The access pattern is Zipfian: 0.1% of keys are 60% of traffic. So instead of a general cache tier, I push the hot set all the way to the edge.
A CDN/edge tier serves the top 0.1% with a short (5s) TTL — that alone absorbs most of the read volume before it reaches a data center. Only the long tail (misses) goes through the app tier to the shards, and the tail is small enough that db.large ×2 covers it without a mid-tier cache.
The app tier is wide and shallow (app.large ×8, not xlarge ×4): same aggregate QPS, but more, smaller blast radii — losing one node drops 1/8 of capacity, not 1/4.

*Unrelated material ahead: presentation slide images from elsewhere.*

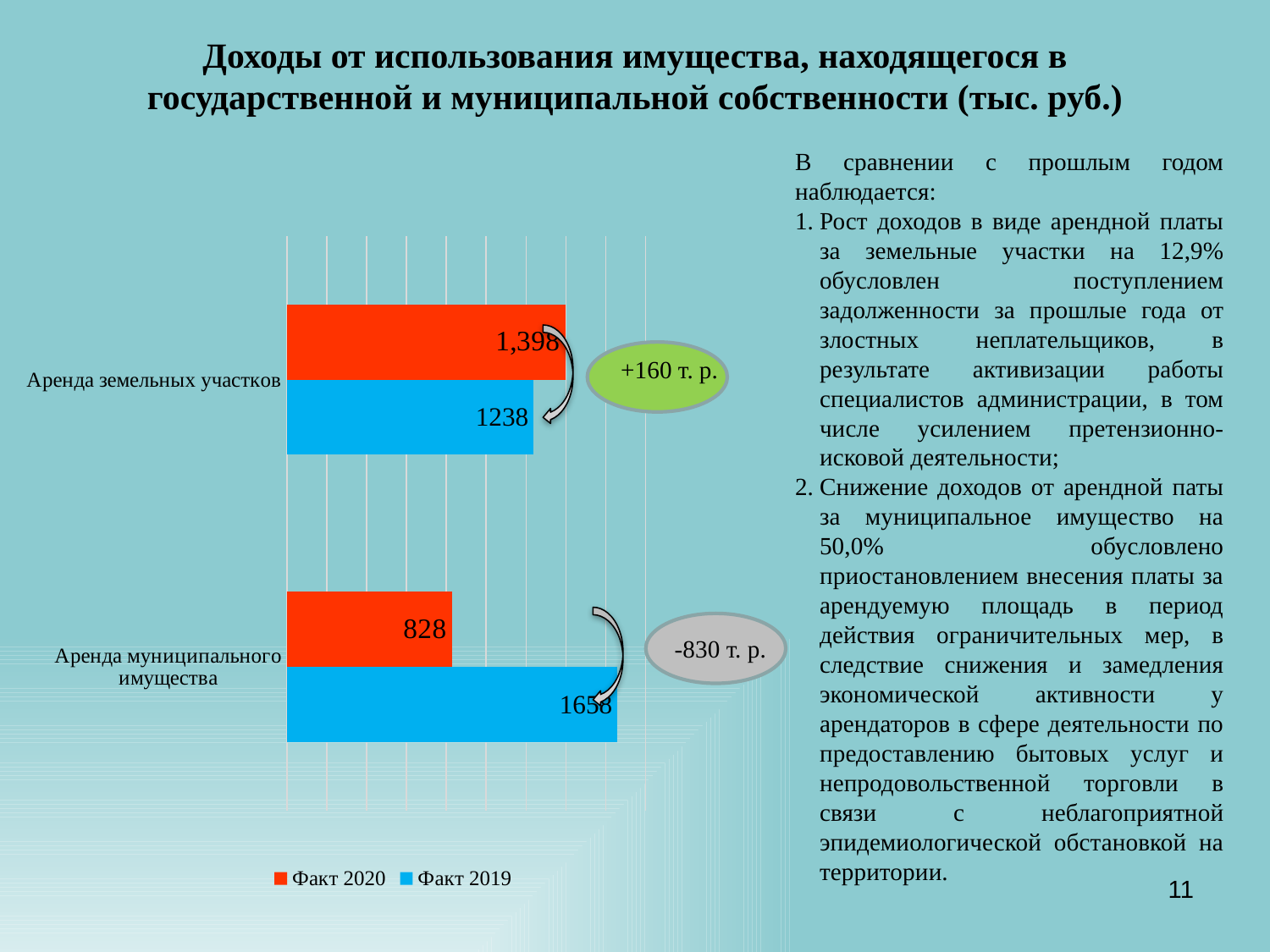
What kind of chart is shown on the slide? Bar chart What is the difference between Факт 2019 and Факт 2020 for Аренда муниципального имущества? 830 What is the value of Факт 2020 for Аренда земельных участков? 1,398 How many series does the legend list? 2 Which colour represents the Факт 2019 series in the chart? Blue What is the value of Факт 2019 for Аренда муниципального имущества? 1658 Which category has the highest Факт 2019 value? Аренда муниципального имущества What is the value of Факт 2019 for Аренда земельных участков? 1238 How many categories are shown in the chart? 2 What is the value of Факт 2020 for Аренда муниципального имущества? 828 Which category has the lowest Факт 2020 value? Аренда муниципального имущества Which is larger for Аренда земельных участков: Факт 2020 or Факт 2019? Факт 2020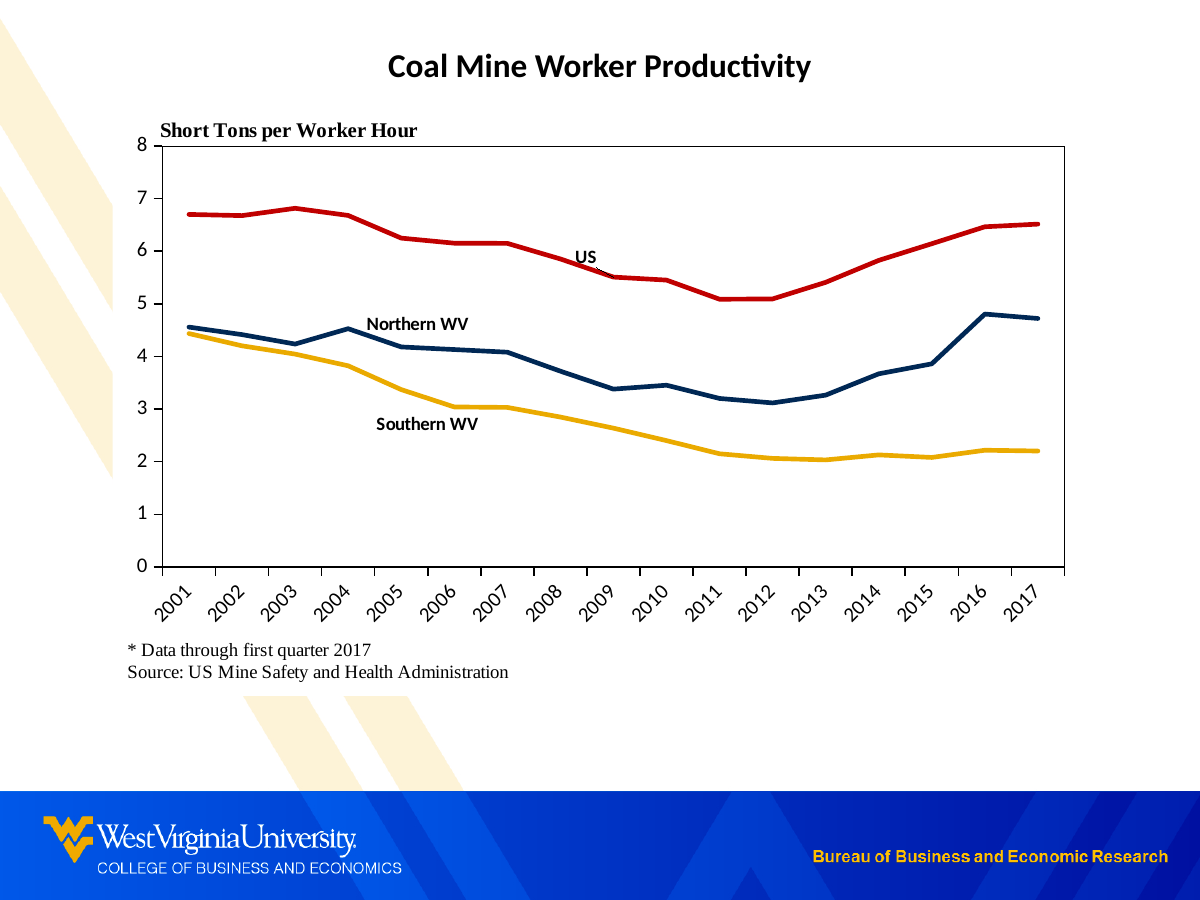
Which series has the highest value in 2010? US What unit is given for the y axis? Short Tons per Worker Hour What kind of chart is shown on the slide? line chart Is the value for Northern WV in 2016 greater or less than 4? greater Does the Southern WV line rise or fall from 2001 to 2012? fall How many years are shown along the x axis? 17 Which series has the lowest value in 2017? Southern WV Is the value for US in 2001 greater or less than 6? greater Is the value for Southern WV in 2012 greater or less than 3? less In 2005, which is larger: Northern WV or Southern WV? Northern WV How many series are plotted on the chart? 3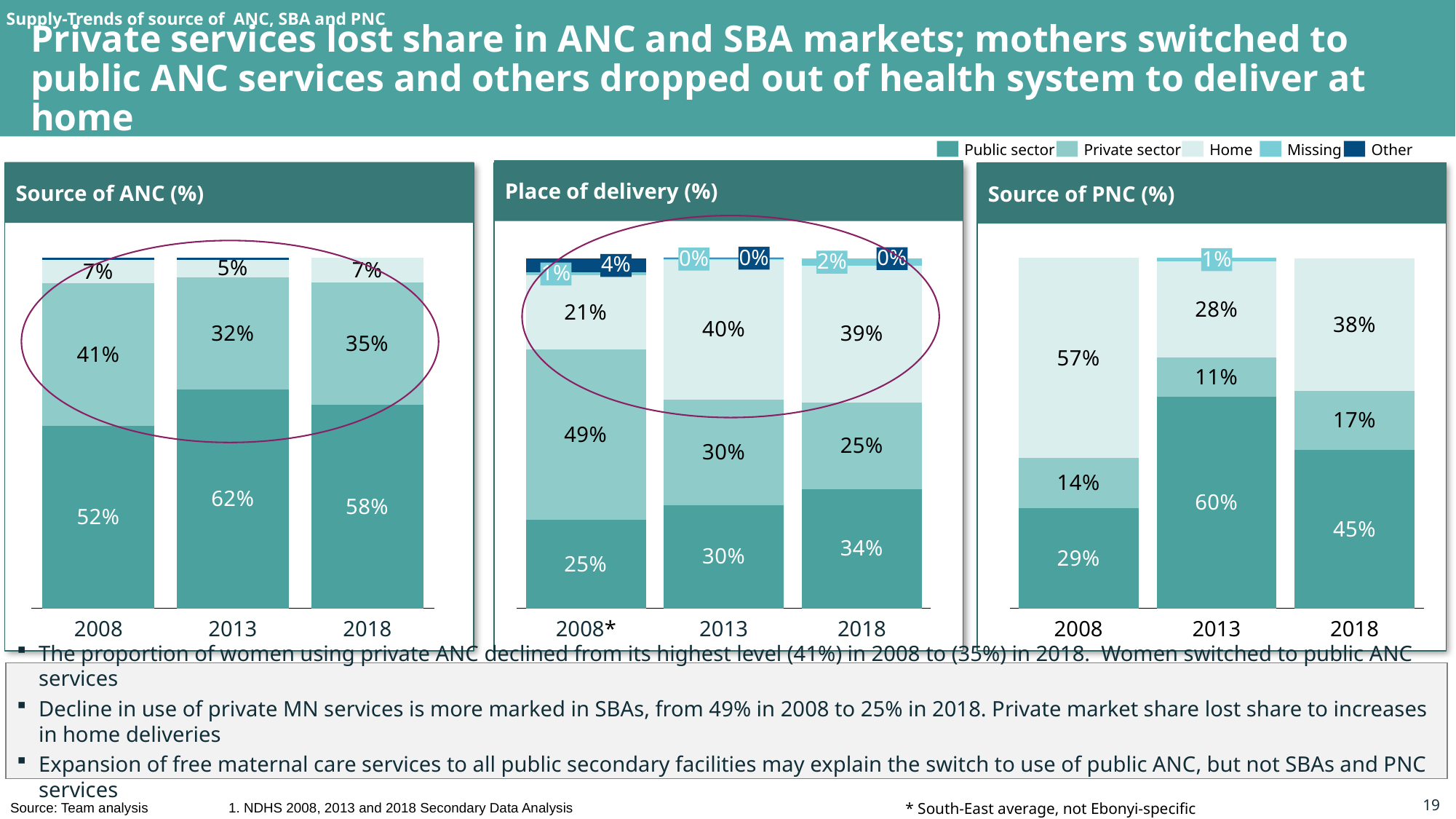
In the Source of PNC (%) chart, what is the Home value for 2008? 57% In the Source of PNC (%) chart, which year has the highest public sector value? 2013 In the Place of delivery (%) chart, which year has the lowest public sector value? 2008* In the Source of ANC (%) chart, what is the public sector value for 2013? 62% In the Place of delivery (%) chart, what is the private sector value for 2018? 25% In the Source of PNC (%) chart, is the private sector value larger in 2018 or in 2013? 2018 In the Source of ANC (%) chart, what is the private sector value for 2008? 41% In the Place of delivery (%) chart, what is the difference between the private sector value in 2008* and in 2018? 24% In the Place of delivery (%) chart, what is the Home value for 2013? 40% What kind of chart is the Source of ANC (%) chart? Stacked bar chart In the Source of ANC (%) chart, how many years are shown on the x axis? 3 How many series does the legend list? 5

Risk I'll call out: a single hot key on a cold edge PoP can still stampede one shard. If that showed up in prod I'd add request coalescing at the app tier.

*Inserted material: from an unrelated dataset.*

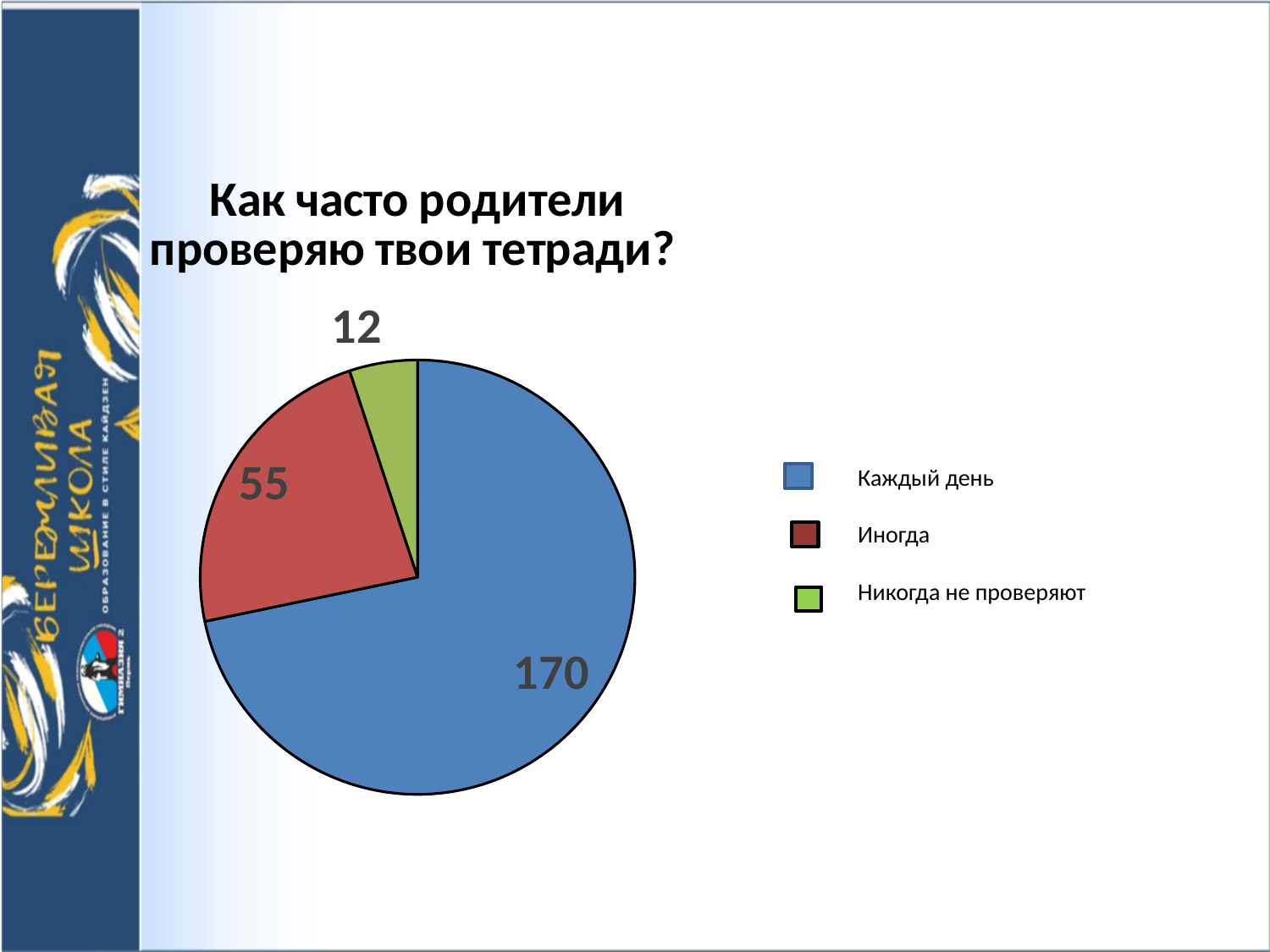
Which category has the largest slice of the pie? Каждый день Which is larger, the value for "Иногда" or the value for "Никогда не проверяют"? Иногда What colour is the slice for "Иногда"? red What is the difference between the values for "Иногда" and "Никогда не проверяют"? 43 How many categories does the pie chart have? 3 What kind of chart is shown on the slide? pie chart What is the difference between the values for "Каждый день" and "Иногда"? 115 Which category has the smallest slice of the pie? Никогда не проверяют What is the value for "Никогда не проверяют"? 12 What is the value for "Каждый день"? 170 What is the title of the chart? Как часто родители проверяю твои тетради? What is the value for "Иногда"? 55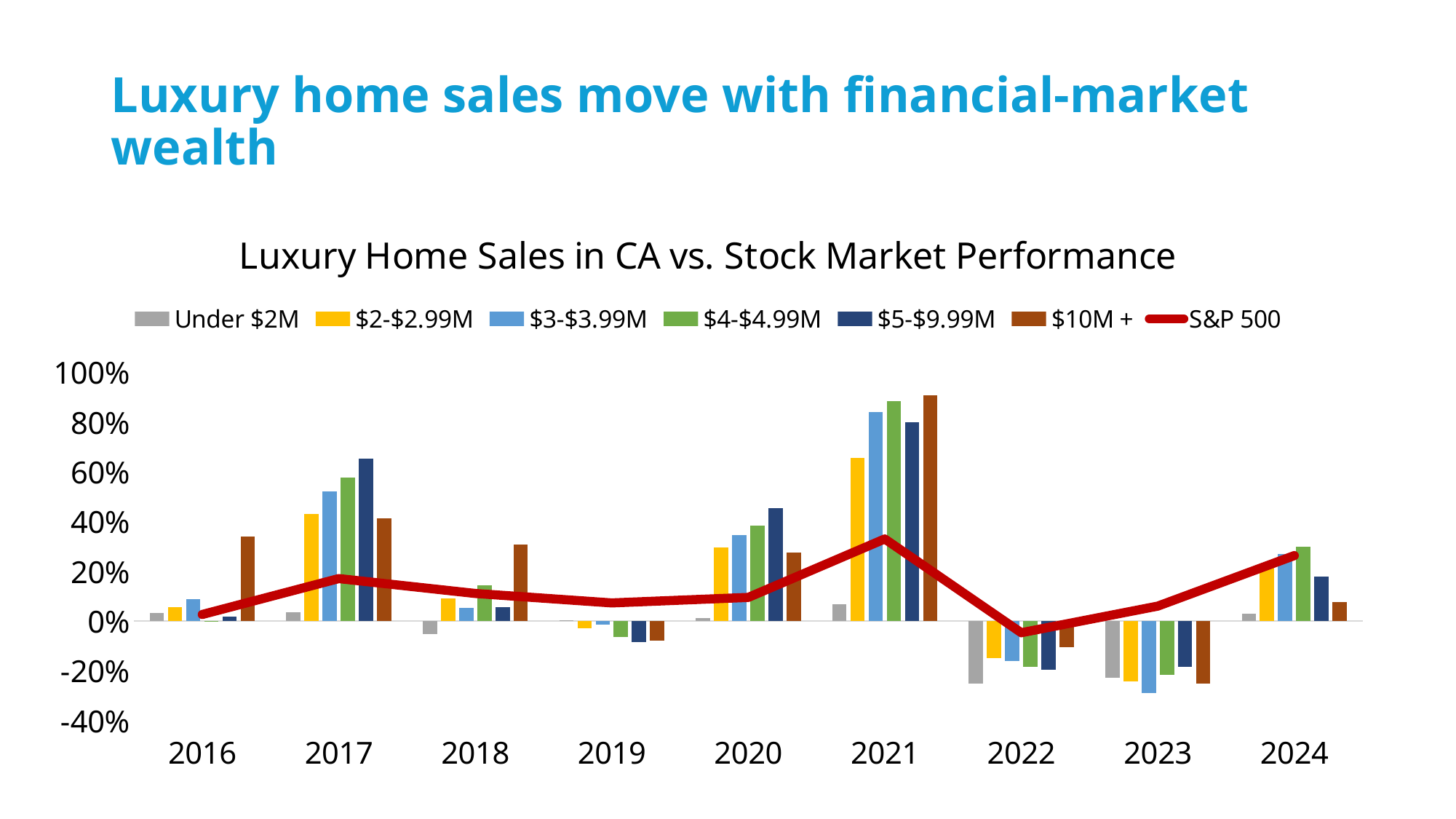
How many series does the legend list? 7 Does the S&P 500 line rise or fall from 2022 to 2024? Rise What kind of chart is this? Combination bar and line chart How many years are shown on the x axis? 9 In which year is the $3-$3.99M bar lowest? 2023 In which year is the $10M + bar lowest? 2023 What is the title of the chart? Luxury Home Sales in CA vs. Stock Market Performance In which year is the $10M + bar highest? 2021 Which is larger: the $10M + value in 2017 or the $10M + value in 2021? 2021 Is the value for $5-$9.99M in 2017 greater or less than 60%? greater Is the S&P 500 value in 2022 greater or less than 0%? less Is the value for $10M + in 2021 greater or less than 80%? greater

Sign in to join the discussion.
Pushing the hot set to the edge is clever, but watch cold-PoP misses all landing on 2 shards at once. A thin origin cache would smooth that.
The single-hot-key-melts-a-shard point is the one most designs miss. Good that it's called out explicitly.
Wide-and-shallow app tier for blast radius — agree. Request coalescing on the hot key is the real fix though.
8 app nodes is a lot of connections into 2 shards. Watch the connection fan-in, you may want a pooler before the db.
Wide-and-shallow on the app tier is the right instinct for p99 — fewer customers behind each failure. Good shout on coalescing the hot key too.